● **TASK TO COMPLETE**
Find the line containing "bottom=103) (in feet)?". Return it and every line after it, unchanged, up to and including the last line.
>> START
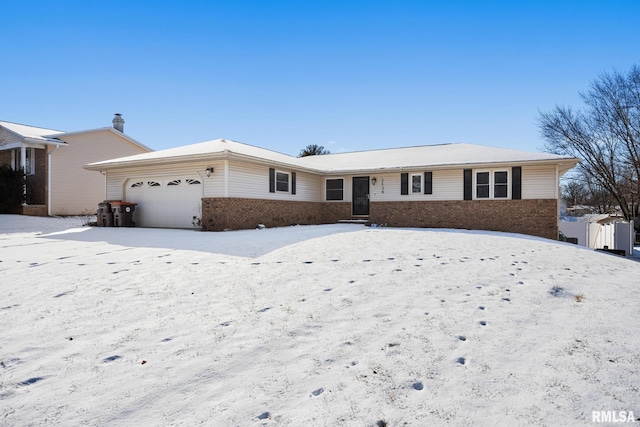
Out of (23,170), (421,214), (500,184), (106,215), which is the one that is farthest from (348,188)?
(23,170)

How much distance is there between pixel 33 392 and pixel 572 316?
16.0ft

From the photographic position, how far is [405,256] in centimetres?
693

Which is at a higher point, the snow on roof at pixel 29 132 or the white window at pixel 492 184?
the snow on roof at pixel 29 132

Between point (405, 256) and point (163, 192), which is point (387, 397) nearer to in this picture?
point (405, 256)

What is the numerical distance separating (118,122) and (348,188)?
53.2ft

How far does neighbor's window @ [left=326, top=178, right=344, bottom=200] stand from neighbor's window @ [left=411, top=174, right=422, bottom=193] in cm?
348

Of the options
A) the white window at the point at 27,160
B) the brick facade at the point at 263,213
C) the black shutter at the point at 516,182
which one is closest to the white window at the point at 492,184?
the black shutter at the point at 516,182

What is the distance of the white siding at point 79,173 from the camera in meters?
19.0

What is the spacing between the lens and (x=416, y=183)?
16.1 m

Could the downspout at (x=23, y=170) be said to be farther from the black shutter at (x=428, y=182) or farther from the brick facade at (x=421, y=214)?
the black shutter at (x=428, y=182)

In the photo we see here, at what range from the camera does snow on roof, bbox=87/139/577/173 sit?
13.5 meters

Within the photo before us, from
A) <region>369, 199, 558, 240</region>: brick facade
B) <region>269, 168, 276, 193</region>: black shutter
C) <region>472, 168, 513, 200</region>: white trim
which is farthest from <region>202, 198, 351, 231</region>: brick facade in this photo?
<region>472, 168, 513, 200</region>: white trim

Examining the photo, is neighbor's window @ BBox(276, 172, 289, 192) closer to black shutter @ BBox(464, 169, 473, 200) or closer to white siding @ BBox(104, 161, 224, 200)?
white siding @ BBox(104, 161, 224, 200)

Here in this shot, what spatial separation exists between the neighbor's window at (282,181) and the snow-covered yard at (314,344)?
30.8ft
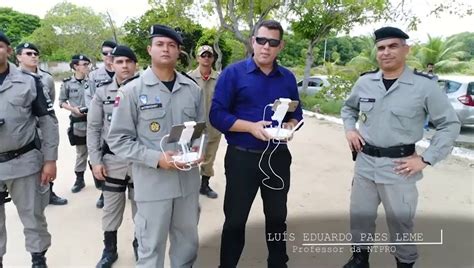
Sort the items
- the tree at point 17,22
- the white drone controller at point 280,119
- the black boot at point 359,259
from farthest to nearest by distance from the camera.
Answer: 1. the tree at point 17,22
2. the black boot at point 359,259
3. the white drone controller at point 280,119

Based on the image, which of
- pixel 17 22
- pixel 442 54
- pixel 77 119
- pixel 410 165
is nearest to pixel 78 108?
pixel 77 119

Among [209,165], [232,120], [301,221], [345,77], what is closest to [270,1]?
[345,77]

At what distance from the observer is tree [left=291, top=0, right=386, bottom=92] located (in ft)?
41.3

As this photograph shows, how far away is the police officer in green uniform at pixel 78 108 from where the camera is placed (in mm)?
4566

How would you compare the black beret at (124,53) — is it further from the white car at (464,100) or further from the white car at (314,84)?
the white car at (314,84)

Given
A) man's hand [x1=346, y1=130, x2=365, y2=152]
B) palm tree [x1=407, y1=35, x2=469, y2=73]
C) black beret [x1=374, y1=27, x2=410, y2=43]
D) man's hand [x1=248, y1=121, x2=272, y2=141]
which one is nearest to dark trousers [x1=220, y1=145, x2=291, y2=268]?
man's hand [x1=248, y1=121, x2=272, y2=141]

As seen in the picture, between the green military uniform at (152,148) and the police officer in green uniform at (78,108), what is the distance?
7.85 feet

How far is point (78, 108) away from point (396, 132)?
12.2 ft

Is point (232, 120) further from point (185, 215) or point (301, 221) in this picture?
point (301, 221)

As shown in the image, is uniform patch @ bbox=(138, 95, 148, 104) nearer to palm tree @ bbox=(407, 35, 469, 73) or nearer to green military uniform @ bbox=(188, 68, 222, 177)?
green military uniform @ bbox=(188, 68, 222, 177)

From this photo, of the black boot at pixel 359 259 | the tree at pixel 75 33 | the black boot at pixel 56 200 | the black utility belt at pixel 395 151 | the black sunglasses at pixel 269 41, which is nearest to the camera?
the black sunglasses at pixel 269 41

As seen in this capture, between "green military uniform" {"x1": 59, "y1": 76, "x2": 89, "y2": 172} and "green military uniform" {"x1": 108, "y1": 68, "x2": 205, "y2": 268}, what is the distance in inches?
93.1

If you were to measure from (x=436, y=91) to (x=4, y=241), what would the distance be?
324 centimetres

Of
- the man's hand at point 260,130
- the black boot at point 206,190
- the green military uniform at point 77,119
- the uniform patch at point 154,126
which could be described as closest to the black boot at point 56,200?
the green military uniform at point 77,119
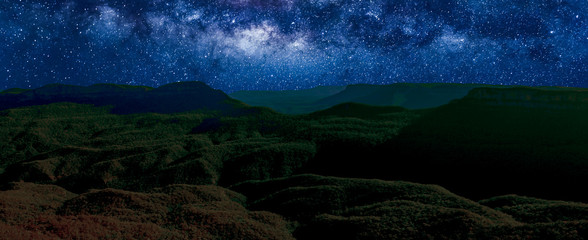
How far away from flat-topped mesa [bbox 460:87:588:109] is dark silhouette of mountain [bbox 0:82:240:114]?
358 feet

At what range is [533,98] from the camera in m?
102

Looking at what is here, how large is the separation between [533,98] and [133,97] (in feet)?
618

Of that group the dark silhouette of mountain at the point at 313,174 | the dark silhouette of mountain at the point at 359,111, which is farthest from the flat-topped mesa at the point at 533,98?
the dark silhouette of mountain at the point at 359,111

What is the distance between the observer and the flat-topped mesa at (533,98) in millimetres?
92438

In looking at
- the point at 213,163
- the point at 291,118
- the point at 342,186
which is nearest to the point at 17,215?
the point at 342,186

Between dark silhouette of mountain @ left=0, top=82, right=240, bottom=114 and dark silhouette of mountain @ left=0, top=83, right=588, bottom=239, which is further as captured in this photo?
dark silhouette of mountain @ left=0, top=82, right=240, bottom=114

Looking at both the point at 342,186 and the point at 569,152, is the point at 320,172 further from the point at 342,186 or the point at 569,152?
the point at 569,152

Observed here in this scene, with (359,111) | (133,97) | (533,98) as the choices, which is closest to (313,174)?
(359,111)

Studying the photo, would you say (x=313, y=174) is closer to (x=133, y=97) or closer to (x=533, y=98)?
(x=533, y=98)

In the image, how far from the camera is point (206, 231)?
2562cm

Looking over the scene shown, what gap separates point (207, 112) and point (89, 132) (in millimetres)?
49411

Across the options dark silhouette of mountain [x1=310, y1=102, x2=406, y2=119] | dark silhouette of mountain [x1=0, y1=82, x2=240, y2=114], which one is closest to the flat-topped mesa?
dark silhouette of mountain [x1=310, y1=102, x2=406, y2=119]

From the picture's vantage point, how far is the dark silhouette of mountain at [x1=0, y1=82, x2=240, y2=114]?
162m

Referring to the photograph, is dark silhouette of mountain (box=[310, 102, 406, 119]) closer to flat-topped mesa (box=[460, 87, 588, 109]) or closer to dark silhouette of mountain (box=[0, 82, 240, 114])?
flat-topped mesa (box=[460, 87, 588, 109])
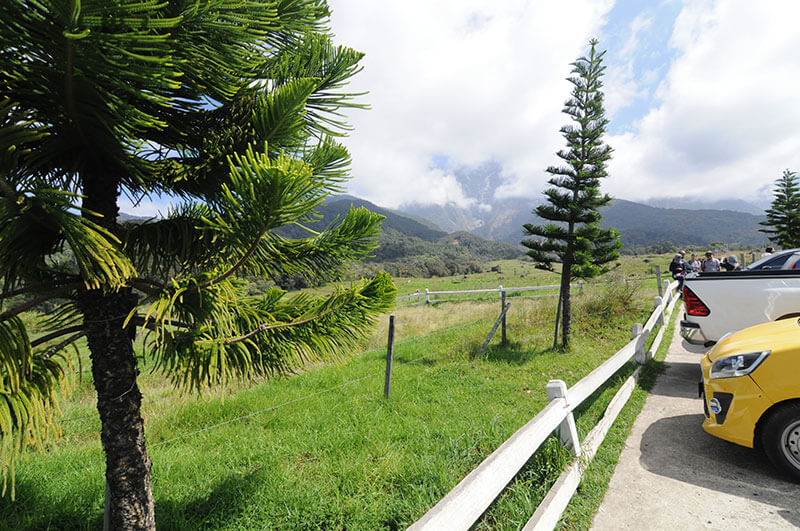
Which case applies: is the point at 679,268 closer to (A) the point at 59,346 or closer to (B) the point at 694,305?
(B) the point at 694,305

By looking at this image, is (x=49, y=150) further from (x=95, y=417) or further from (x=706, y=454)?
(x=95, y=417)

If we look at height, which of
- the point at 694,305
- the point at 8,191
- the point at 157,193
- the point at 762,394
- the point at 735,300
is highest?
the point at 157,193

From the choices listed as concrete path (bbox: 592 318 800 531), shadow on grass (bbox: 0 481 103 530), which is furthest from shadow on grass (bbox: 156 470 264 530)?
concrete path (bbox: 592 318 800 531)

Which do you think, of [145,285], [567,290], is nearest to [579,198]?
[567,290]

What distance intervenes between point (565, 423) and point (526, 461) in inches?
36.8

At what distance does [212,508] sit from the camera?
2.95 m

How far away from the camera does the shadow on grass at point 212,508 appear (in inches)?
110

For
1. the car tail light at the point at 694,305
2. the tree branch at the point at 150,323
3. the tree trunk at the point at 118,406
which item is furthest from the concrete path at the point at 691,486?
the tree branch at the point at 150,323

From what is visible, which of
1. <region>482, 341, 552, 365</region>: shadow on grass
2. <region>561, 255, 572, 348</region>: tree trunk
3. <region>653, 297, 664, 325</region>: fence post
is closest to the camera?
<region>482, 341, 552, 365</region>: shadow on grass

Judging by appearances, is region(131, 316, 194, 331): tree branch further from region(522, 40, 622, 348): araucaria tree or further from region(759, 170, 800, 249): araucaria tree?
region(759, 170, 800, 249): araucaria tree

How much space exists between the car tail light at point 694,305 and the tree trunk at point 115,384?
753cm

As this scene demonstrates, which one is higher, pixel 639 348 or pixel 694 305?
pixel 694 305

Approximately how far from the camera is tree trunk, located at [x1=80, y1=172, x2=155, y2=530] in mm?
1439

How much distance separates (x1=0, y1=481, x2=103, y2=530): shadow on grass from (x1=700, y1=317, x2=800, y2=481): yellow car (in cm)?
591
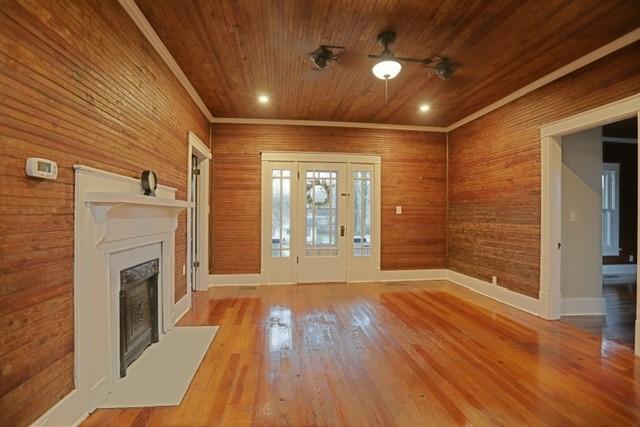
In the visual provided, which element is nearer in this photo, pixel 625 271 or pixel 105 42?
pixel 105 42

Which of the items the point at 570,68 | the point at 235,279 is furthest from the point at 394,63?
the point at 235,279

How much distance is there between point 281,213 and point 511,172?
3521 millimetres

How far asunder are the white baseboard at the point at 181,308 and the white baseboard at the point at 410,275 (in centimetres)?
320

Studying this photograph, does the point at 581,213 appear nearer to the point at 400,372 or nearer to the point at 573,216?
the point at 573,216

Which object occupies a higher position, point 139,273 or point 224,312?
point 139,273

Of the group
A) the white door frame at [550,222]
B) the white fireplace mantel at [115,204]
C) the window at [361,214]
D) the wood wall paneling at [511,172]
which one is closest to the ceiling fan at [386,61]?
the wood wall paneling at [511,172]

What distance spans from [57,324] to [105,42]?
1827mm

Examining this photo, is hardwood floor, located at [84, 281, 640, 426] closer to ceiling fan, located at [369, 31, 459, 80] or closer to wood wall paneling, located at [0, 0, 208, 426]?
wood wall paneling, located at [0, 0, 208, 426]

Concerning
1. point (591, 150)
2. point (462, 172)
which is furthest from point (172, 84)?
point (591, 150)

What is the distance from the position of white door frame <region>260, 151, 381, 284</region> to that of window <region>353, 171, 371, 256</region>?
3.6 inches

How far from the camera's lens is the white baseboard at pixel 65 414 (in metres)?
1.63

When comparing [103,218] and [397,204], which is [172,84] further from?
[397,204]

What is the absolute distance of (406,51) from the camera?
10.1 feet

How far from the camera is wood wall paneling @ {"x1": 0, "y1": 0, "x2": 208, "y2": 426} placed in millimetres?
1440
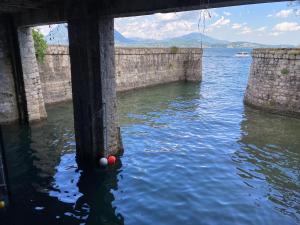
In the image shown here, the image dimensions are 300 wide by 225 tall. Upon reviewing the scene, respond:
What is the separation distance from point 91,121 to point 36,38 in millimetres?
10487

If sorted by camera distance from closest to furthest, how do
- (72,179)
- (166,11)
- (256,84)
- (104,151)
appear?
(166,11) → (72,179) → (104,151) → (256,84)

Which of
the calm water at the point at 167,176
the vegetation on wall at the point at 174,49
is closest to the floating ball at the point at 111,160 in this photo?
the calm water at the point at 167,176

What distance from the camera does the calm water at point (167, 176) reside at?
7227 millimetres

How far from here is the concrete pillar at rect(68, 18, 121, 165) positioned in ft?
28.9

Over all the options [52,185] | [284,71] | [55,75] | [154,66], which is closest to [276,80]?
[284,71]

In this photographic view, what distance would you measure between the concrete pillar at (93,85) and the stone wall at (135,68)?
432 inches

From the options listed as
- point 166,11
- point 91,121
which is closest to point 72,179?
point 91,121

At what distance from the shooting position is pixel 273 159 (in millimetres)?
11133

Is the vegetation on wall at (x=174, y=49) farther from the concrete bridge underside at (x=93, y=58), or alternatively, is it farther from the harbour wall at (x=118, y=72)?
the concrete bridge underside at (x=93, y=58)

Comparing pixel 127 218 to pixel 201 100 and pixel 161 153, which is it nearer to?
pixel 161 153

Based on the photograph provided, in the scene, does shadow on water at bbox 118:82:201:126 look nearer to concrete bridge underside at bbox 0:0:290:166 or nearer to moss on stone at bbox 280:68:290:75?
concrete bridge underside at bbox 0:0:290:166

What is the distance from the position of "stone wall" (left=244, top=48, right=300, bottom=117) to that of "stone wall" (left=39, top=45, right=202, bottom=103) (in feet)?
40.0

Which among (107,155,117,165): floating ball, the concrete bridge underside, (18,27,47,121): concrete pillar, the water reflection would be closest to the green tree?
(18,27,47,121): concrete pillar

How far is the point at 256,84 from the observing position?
>> END
● **CORRECT ANSWER**
What is the distance from the position of "stone wall" (left=244, top=48, right=300, bottom=117) to that of "stone wall" (left=39, top=45, right=202, bottom=103) (in feet)?
40.0

Which among (107,155,117,165): floating ball, the concrete bridge underside, (18,27,47,121): concrete pillar, the water reflection would be closest to the green tree?
(18,27,47,121): concrete pillar

How far is the point at 256,84 from the observing position?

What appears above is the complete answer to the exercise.